▸ Information:
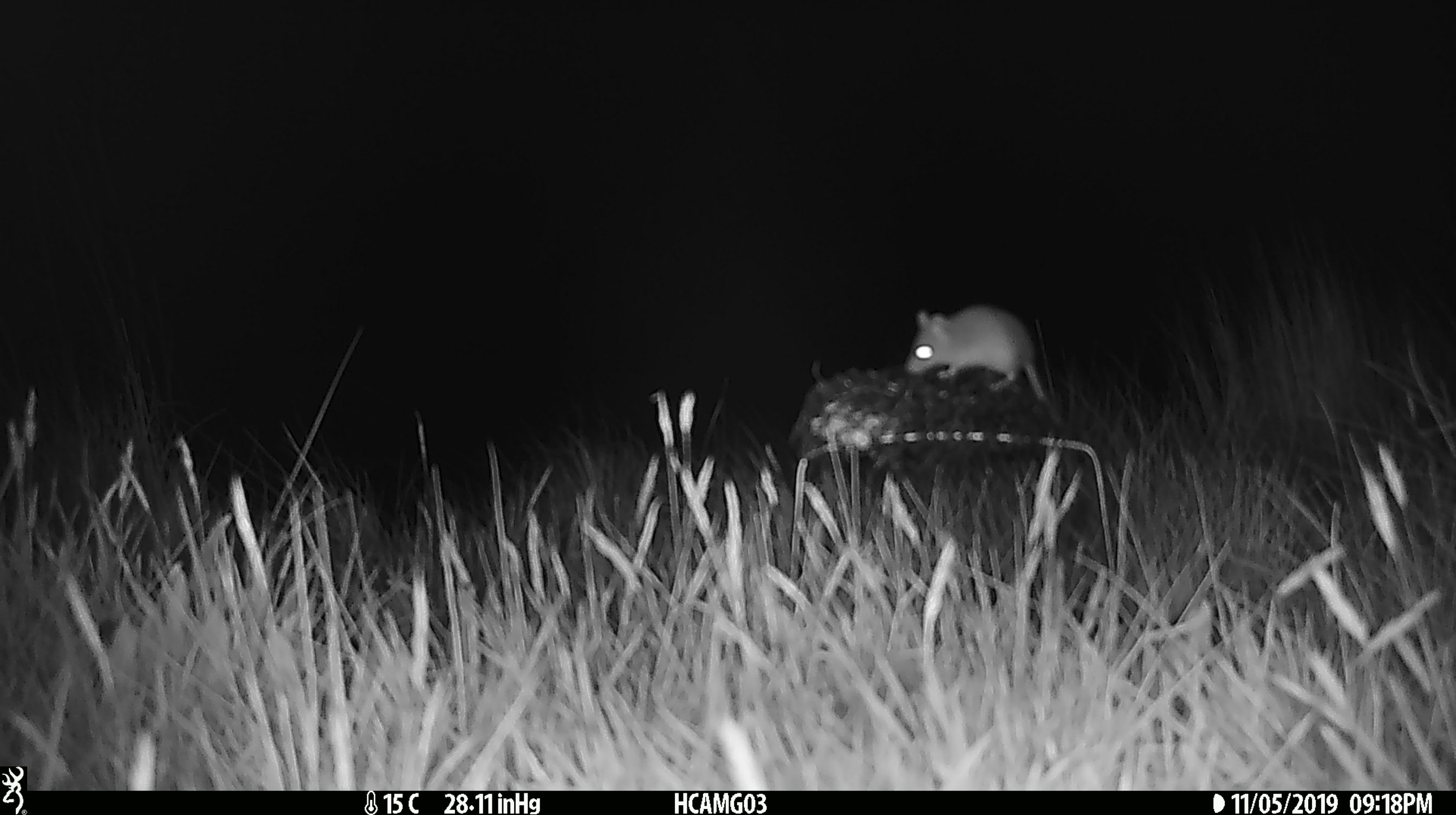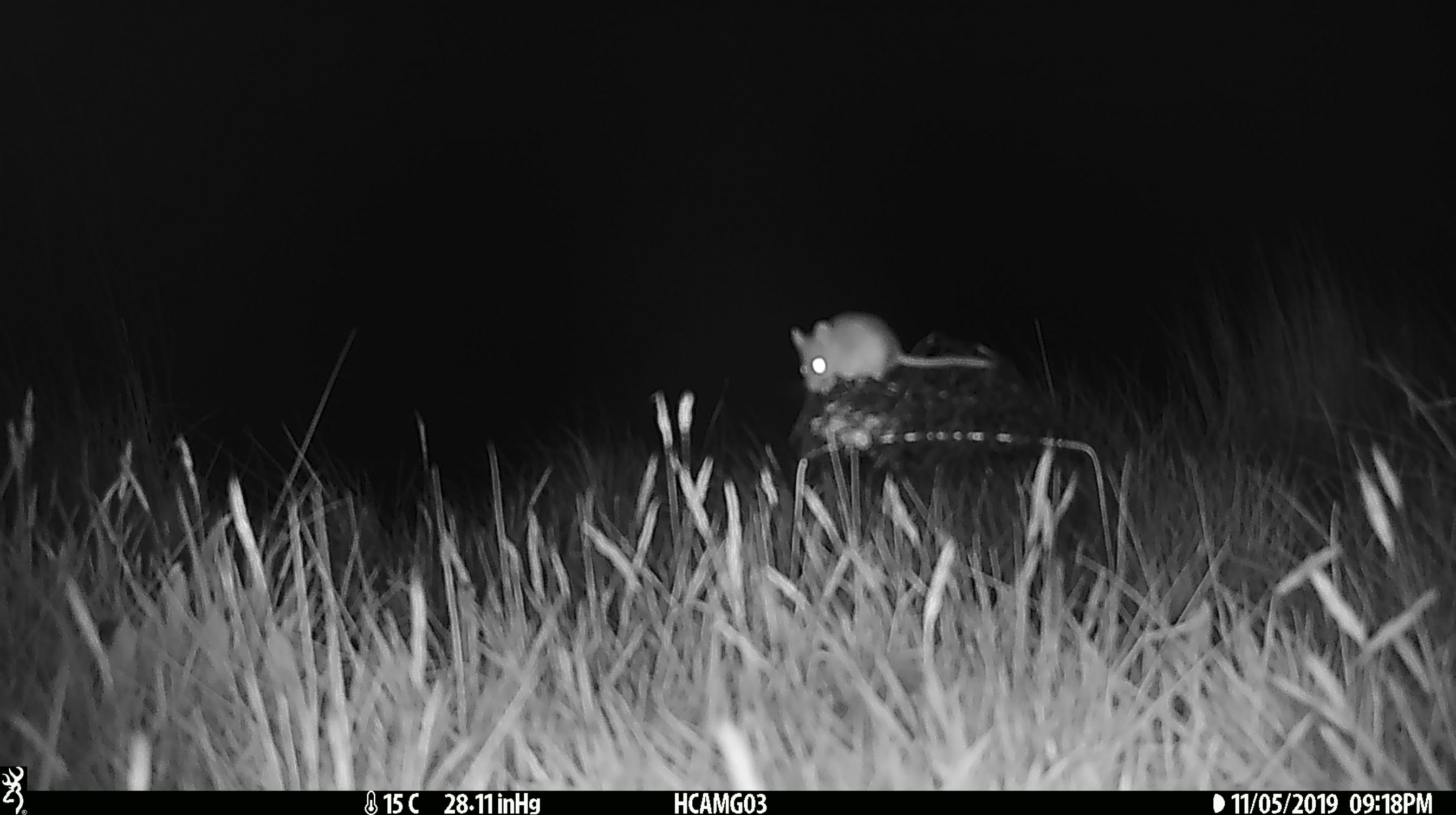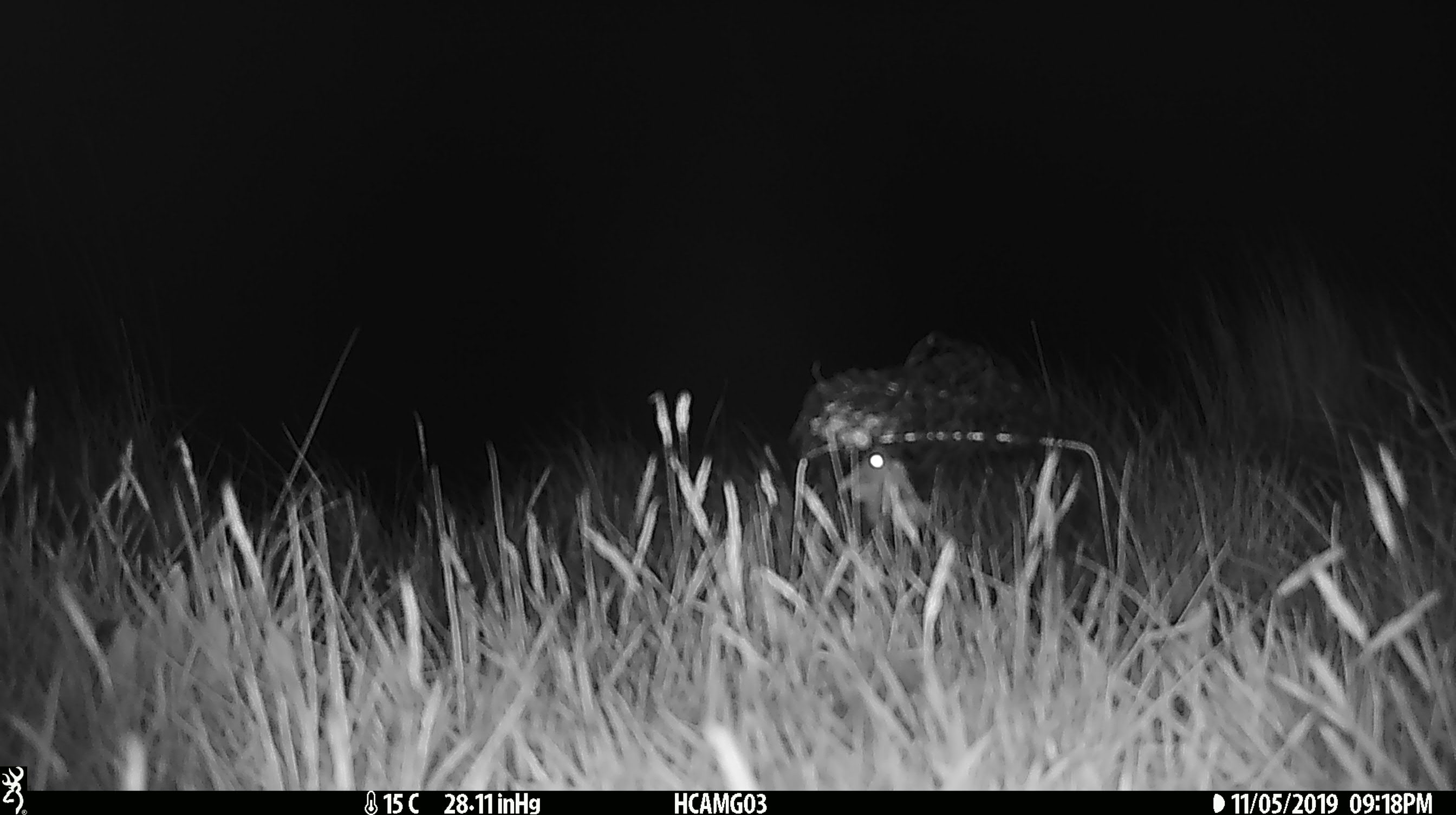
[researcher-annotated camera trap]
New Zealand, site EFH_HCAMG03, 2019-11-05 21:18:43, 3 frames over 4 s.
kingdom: Animalia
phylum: Chordata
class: Mammalia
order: Rodentia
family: Muridae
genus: Mus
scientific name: Mus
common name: mouse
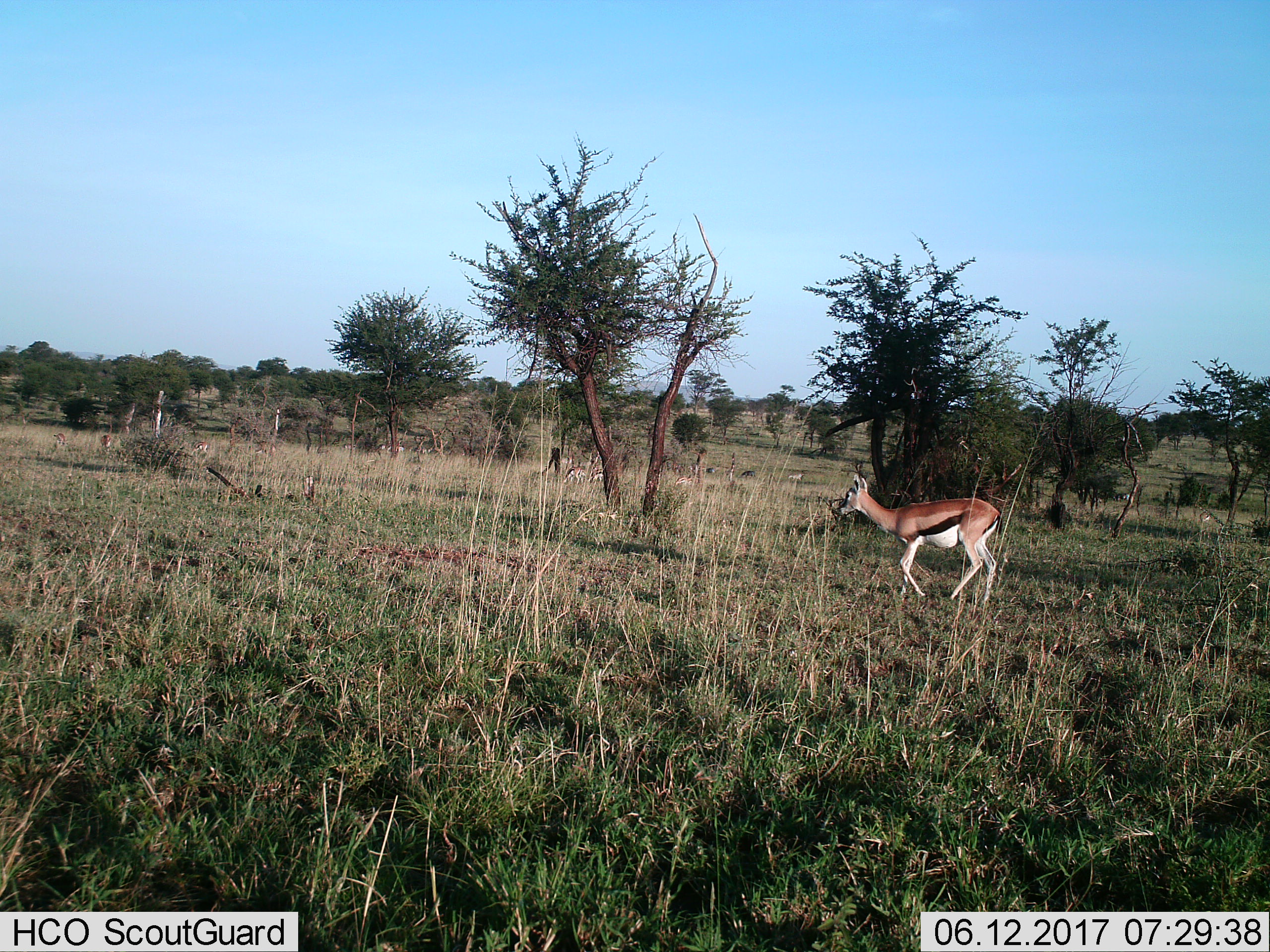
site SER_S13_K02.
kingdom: Animalia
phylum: Chordata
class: Mammalia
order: Artiodactyla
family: Bovidae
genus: Eudorcas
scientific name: Eudorcas thomsonii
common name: thomson's gazelle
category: gazellethomsons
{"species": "gazellethomsons (thomson's gazelle) (Eudorcas thomsonii)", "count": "10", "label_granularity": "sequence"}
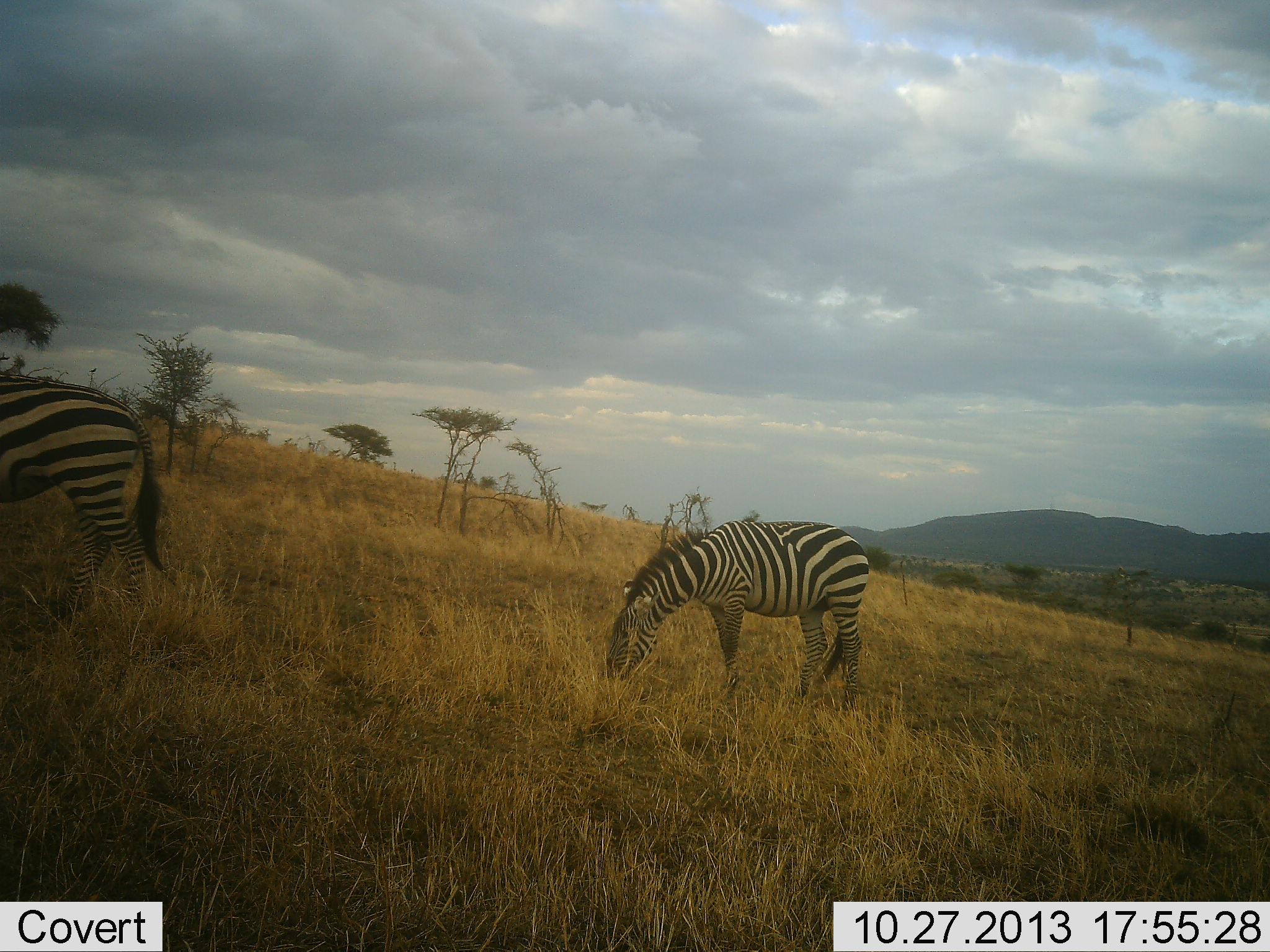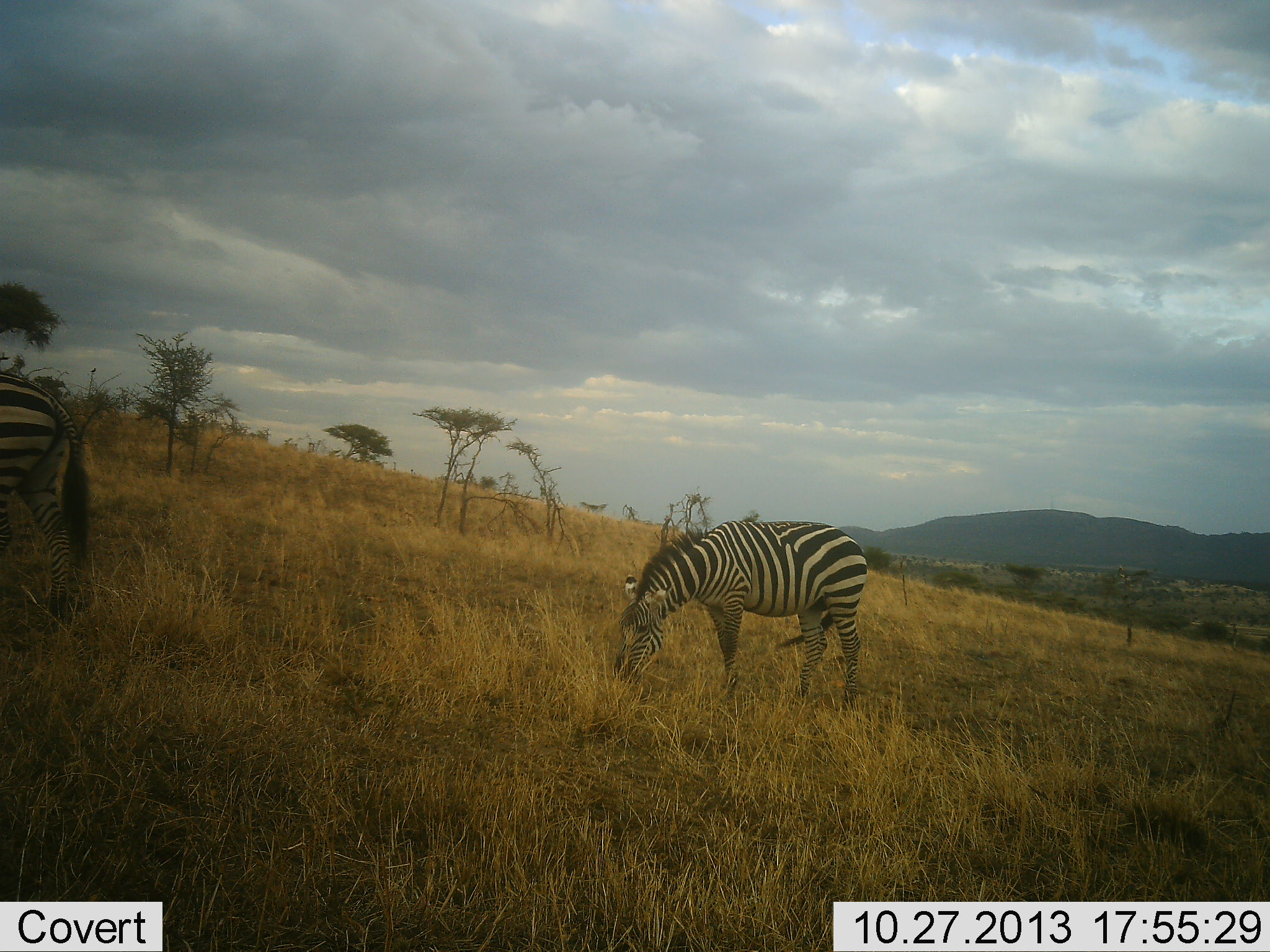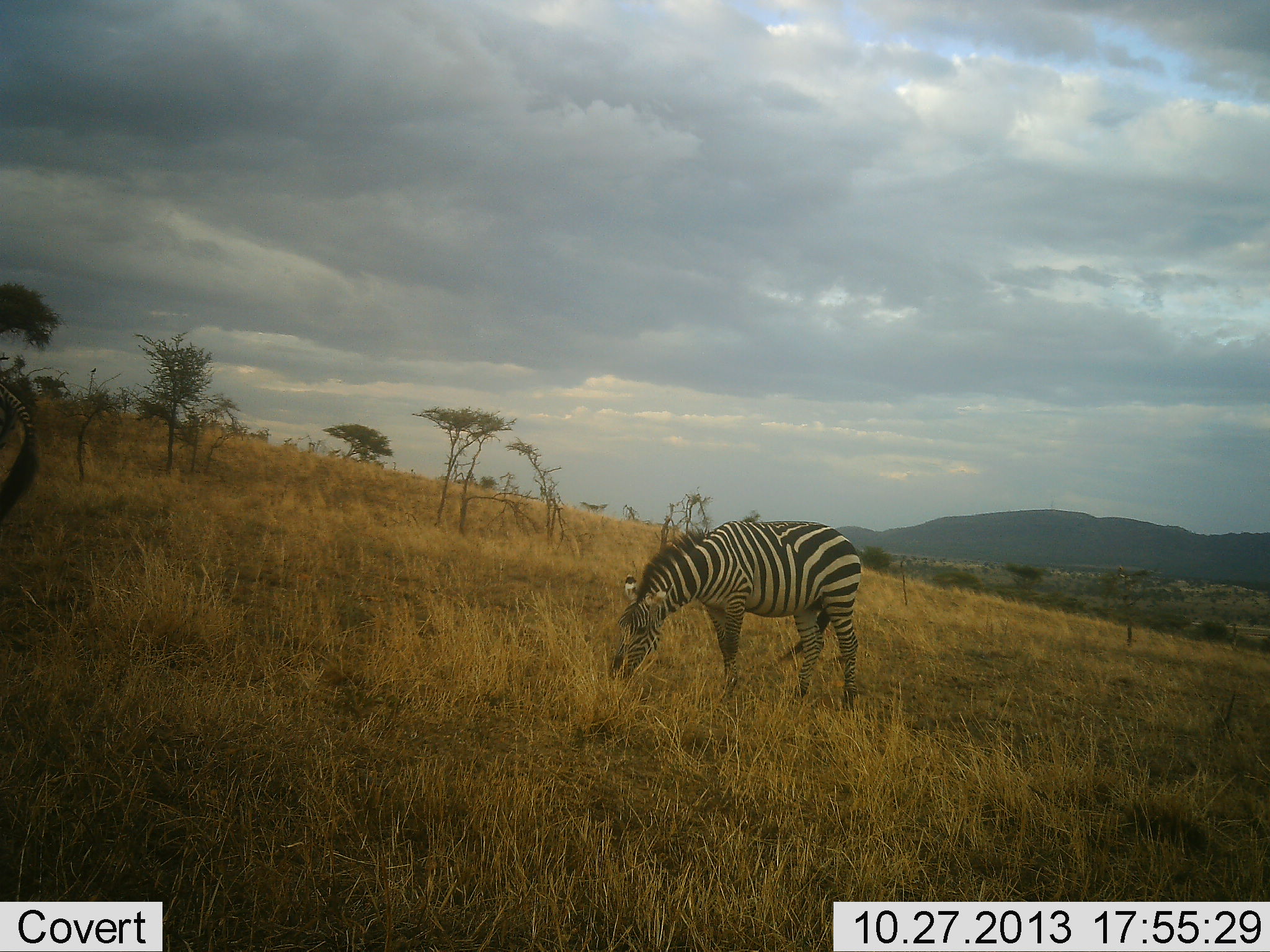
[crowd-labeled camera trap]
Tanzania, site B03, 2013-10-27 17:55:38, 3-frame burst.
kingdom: Animalia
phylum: Chordata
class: Mammalia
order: Perissodactyla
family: Equidae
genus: Equus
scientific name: Equus quagga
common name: plains zebra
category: zebra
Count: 2.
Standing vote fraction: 20%.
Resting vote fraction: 0%.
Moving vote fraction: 50%.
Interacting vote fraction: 0%.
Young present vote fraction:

▸ Task goal: Reproduce the whole listing above character for character; pictures do not belong in it.

▸ Exercise response:
[researcher-annotated camera trap]
New Zealand, site EFH_HCAMG03, 2019-11-05 21:18:43, 3 frames over 4 s.
kingdom: Animalia
phylum: Chordata
class: Mammalia
order: Rodentia
family: Muridae
genus: Mus
scientific name: Mus
common name: mouse
site SER_S13_K02.
kingdom: Animalia
phylum: Chordata
class: Mammalia
order: Artiodactyla
family: Bovidae
genus: Eudorcas
scientific name: Eudorcas thomsonii
common name: thomson's gazelle
category: gazellethomsons
{"species": "gazellethomsons (thomson's gazelle) (Eudorcas thomsonii)", "count": "10", "label_granularity": "sequence"}
[crowd-labeled camera trap]
Tanzania, site B03, 2013-10-27 17:55:38, 3-frame burst.
kingdom: Animalia
phylum: Chordata
class: Mammalia
order: Perissodactyla
family: Equidae
genus: Equus
scientific name: Equus quagga
common name: plains zebra
category: zebra
Count: 2.
Standing vote fraction: 20%.
Resting vote fraction: 0%.
Moving vote fraction: 50%.
Interacting vote fraction: 0%.
Young present vote fraction:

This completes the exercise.